# Metal Guitar Tone with Free VST's - Tutorial



## Kenmac (Jan 24, 2007)

I wouldn't say I'm a big fan of metal guitar but I was watching this video on YouTube last night and this person seems to be quite knowledgeable about recording metal oriented guitar tones and the fact that he does this using free VSTs and free impulse responses is even more impressive.
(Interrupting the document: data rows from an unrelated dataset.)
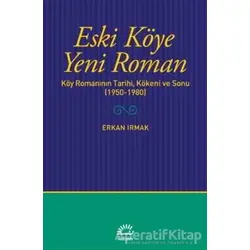 Eski Köye Yeni Roman - Erkan Irmak - İletişim Yayınevi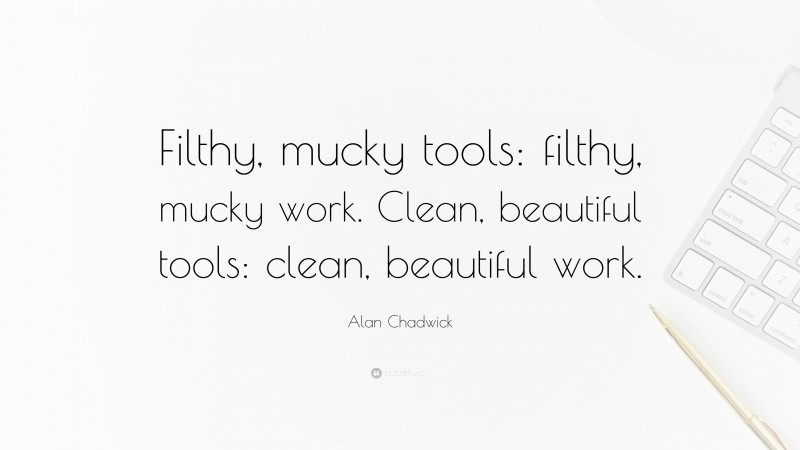 Alan Chadwick Quote: “Filthy, mucky tools: filthy, mucky work. Clean, beautiful tools: clean, beautiful work.”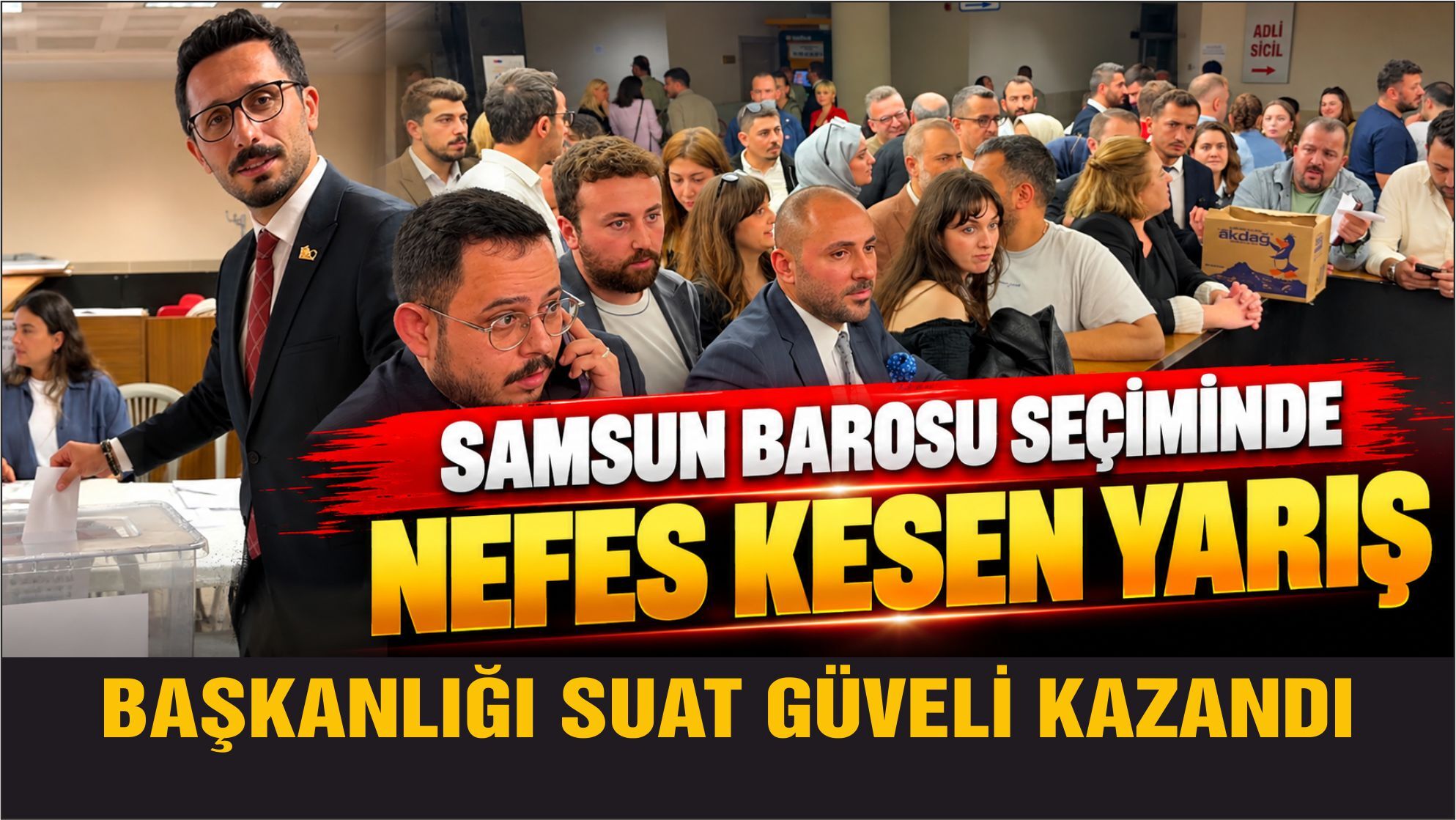 Samsun Barosu seçiminde nefes kesen yarış: Başkanlığı Suat Güveli kazandı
He mentions his Google drive website where you can download the VSTs and responses in the video. I've added the link here: PSS VST - Google Drive Along with the VSTs there are over 200 megs of free impulse responses on his site which can be used for any kind of music. There are even some reverb impulses and don't worry if you don't know how to use impulses because he shows you how to do it in the video. Enjoy.


----------



## puzzlevortex (Mar 29, 2017)

will check that out. i love using virtual synths and i need some new ones. I just use xpand2 right now, which is free with pro tools


----------



## Budda (May 29, 2007)

Ehhhh.

This is just how to make the djent guitar tone (started by meshuggah, marketed by periphery).
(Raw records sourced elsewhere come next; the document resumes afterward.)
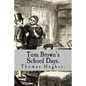 Tom Brown's School Days. - Paperback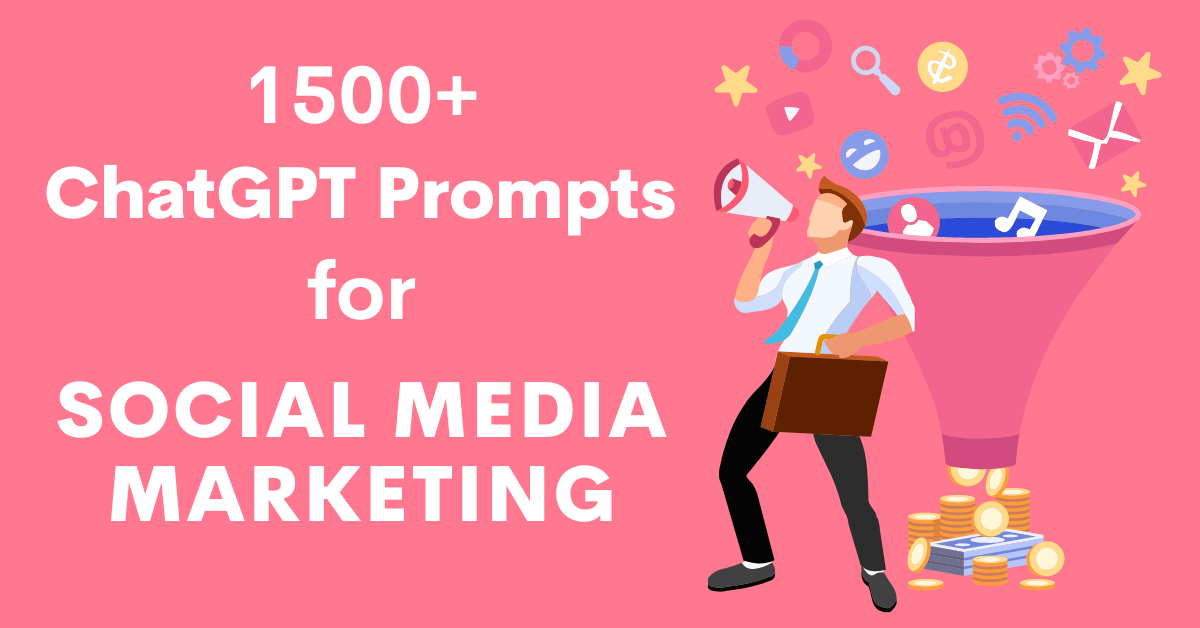 1500+ ChatGPT Prompts For Social Media Marketing: The Game-Changing ...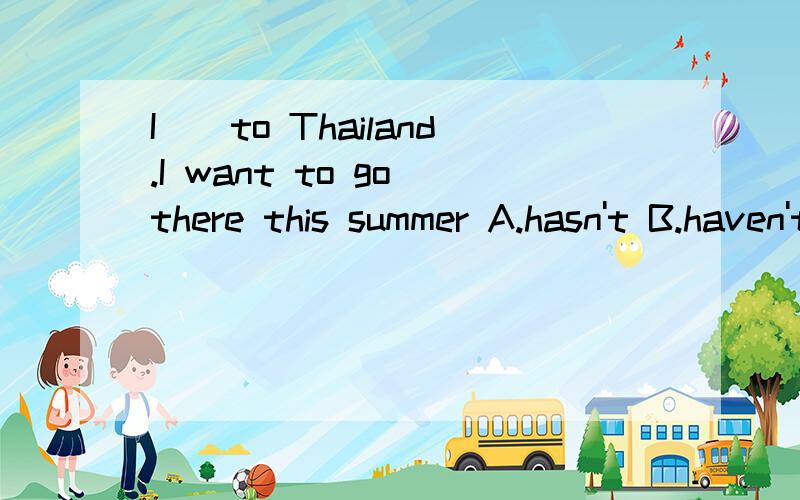 I__to Thailand.I want to go there this summer A.hasn't B.haven't been C.has been D.have gone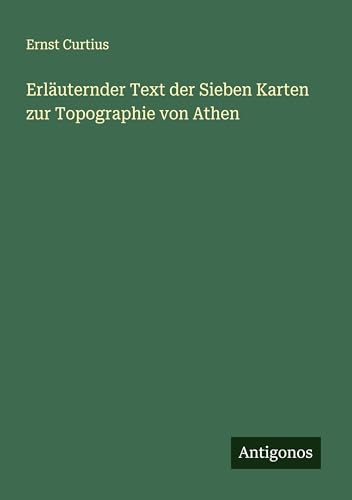 Erläuternder Text der Sieben Karten zur Topographie von Athen von Antigonos Verlag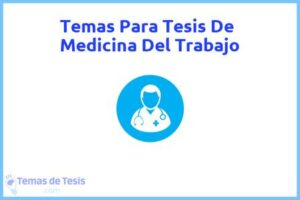 Tesis de Medicina Del Trabajo: Ejemplos y temas TFG TFM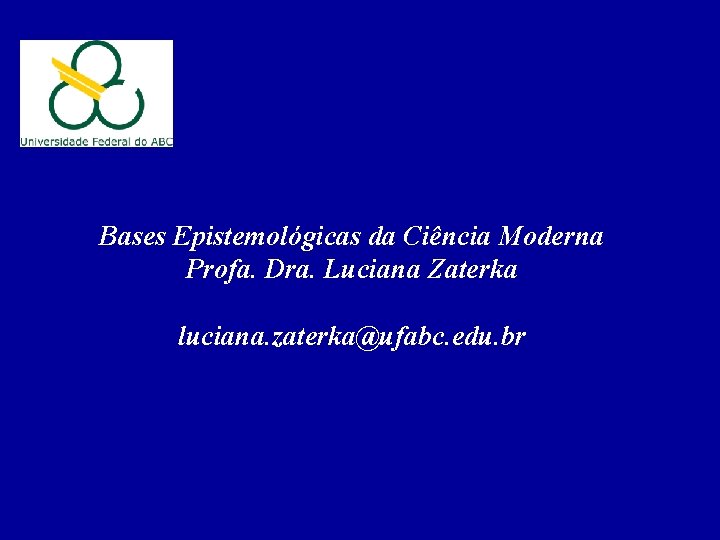 Bases Epistemológicas da Ciência Moderna Profa. Dra. Luciana Zaterka luciana. zaterka@ufabc. edu. br 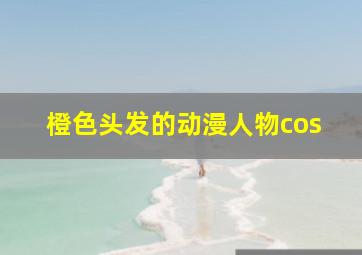 橙色头发的动漫人物cos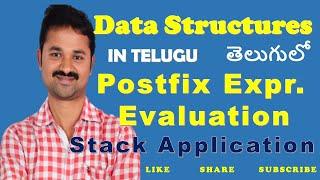 Postfix Expression Evaluation In Telugu || Applications of stacks Telugu | Data Structures in Telugu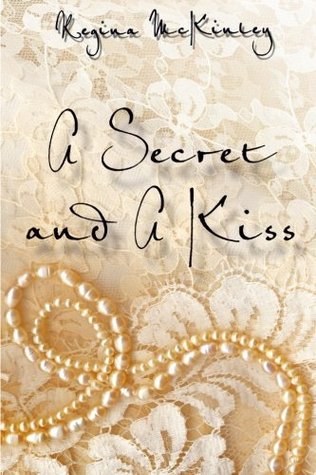 Download A Secret and A Kiss (Western Dreams) (Volume 1) - Regina McKinley | PDF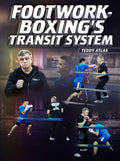 Footwork-Boxing's Transit System by Teddy Atlas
IMO that is not a good metal tone, and the less people gunning for it the happier I'll be. I'm curious to see what the next trend in metal will be - this one's been around since 2009 or so.


----------



## Guest (Mar 30, 2017)

I can live without this insider knowledge of heavy metal guitar sounds.

There may be good info on how to use amps sims and ir's. Thanks OP.


----------



## Kenmac (Jan 24, 2007)

Budda said:


> Ehhhh.
> 
> This is just how to make the djent guitar tone (started by meshuggah, marketed by periphery).
> 
> IMO that is not a good metal tone, and the less people gunning for it the happier I'll be. I'm curious to see what the next trend in metal will be - this one's been around since 2009 or so.
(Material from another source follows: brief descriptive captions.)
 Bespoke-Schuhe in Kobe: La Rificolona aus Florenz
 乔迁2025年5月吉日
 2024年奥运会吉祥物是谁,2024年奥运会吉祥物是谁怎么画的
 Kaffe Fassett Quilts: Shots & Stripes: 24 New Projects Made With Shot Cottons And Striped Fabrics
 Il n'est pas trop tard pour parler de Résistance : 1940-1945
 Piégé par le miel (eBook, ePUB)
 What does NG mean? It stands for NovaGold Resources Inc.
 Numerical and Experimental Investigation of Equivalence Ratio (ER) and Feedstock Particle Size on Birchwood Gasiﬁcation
Well, to be honest with you I wasn't particularly impressed with the tone either but he did seem pretty knowledgeable about recording and EQ, plus the free VSTs and impulse responses were a nice touch.


----------



## Budda (May 29, 2007)

Not having watched the video - does the knowledge translate to getting a tone that isn't this one?


----------



## Kenmac (Jan 24, 2007)

Budda said:


> Not having watched the video - does the knowledge translate to getting a tone that isn't this one?


I'd say so. He seems to know a lot about EQ and recording. Check out the video when you have some free time.


----------